The first phase of UNT's plans to get the engineering program started calls for transferring three departments from the College of Arts and Sciences. The Department of Engineering Technology; the Department of Computer Sciences, with its name changed to the Department of Computer Science and Engineering; and the Department of Materials Science, with its name changed to the Department of Materials Science and Engineering, will form the foundation of the UNT College of Engineering.

When it begins operations, the college will administer two new degrees a bachelor of science and a master of science in computer engineering along with existing degrees in the transferred and renamed departments. The Accreditation Board for Engineering and Technology must accredit the new degrees by 2009.

According to Pohl, UNT's long-range goal is to develop a comprehensive college of engineering. "With this authorization from the coordinating board, we now are poised to assist the state in widening and deepening the pool of workers in the science, engineering and technology fields.
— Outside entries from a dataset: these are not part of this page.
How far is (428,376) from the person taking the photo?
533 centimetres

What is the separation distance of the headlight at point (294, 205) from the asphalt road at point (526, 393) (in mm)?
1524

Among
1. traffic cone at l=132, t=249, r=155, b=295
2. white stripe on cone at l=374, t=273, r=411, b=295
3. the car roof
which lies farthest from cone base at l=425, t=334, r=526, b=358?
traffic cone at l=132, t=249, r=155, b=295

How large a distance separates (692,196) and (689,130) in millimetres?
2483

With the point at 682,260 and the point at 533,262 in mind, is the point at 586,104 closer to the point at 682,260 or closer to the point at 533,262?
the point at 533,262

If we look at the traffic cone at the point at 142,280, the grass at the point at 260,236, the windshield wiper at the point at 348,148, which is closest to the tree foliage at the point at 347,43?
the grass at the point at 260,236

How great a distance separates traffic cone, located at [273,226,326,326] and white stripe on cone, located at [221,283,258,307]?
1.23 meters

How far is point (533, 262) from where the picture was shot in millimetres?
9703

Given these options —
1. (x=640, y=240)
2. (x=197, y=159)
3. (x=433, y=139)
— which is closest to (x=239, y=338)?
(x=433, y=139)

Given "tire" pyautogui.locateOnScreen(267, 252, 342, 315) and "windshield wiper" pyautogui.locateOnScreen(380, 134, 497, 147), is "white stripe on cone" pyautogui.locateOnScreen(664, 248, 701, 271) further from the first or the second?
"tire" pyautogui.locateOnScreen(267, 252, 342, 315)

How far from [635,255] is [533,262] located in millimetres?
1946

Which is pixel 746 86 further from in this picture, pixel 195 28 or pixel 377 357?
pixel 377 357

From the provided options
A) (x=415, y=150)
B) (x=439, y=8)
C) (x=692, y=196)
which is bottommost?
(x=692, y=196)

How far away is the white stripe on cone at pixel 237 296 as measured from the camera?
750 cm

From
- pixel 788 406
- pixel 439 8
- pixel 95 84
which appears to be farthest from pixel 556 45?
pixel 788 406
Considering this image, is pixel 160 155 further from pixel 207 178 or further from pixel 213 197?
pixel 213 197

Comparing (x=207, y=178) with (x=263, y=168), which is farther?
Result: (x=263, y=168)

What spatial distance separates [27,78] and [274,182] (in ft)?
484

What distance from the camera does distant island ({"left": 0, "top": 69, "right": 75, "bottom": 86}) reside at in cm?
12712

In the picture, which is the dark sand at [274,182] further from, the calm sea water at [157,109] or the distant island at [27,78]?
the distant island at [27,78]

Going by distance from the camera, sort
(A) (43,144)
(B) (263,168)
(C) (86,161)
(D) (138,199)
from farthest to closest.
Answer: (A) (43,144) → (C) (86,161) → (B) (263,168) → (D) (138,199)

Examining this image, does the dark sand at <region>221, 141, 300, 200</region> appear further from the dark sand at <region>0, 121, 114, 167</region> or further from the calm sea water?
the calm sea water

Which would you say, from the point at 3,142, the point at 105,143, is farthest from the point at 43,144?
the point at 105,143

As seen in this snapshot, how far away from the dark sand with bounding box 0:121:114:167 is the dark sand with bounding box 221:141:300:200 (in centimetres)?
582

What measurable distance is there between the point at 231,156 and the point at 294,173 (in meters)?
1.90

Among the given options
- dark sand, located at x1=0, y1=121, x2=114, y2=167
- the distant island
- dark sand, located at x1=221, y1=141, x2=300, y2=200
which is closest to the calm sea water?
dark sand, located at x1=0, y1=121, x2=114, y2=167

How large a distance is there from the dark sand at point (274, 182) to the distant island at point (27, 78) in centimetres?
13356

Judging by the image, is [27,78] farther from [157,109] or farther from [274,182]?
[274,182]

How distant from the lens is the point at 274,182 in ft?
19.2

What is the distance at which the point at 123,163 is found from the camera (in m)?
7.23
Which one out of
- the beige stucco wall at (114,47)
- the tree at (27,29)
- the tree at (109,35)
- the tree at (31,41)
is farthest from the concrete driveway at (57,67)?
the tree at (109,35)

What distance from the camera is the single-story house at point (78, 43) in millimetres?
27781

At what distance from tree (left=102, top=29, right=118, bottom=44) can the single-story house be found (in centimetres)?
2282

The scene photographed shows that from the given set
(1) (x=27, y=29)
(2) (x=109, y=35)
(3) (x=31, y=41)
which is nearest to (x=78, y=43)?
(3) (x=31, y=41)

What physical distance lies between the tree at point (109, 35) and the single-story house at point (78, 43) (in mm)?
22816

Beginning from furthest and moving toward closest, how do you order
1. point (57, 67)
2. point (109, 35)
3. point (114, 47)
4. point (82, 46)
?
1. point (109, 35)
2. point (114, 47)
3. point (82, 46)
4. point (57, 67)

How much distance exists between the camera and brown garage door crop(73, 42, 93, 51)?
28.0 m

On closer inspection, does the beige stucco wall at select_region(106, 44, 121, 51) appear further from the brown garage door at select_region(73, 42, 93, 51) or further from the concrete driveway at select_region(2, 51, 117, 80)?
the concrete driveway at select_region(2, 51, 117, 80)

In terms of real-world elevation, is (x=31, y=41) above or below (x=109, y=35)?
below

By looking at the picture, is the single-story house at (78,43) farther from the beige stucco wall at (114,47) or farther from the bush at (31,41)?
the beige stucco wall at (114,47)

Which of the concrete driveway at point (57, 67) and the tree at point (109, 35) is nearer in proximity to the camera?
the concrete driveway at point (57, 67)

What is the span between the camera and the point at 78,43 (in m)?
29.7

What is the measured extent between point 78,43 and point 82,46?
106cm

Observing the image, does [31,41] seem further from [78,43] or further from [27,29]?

Our new college of engineering will provide valuable research and developmental expertise to the Texas high-technology industries, and particularly to firms located in the Dallas-Fort Worth Metroplex, the largest population center in Texas," he says.

Current plans are to admit the first UNT College of Engineering students for the 2003-04 academic year.

UNT is expecting to have 650 engineering students by 2007 and 1,250 engineering students by 2010.

The engineering school will occupy approximately 180,000 square feet of the 550,000 square feet available in the former Texas Instruments property located four miles from the main Denton campus, near the juncture of U.S. Highway 77 and Loop 288, just east of I-35.

Pohl estimates that renovation costs will be around $17 million and that laboratory equipment costs will be nearly $5 million.

In addition, the university immediately will begin seeking to recruit a dean for the new school.

UNT's long-term planning calls for developing complementary new programs in electrical engineering and mechanical engineering.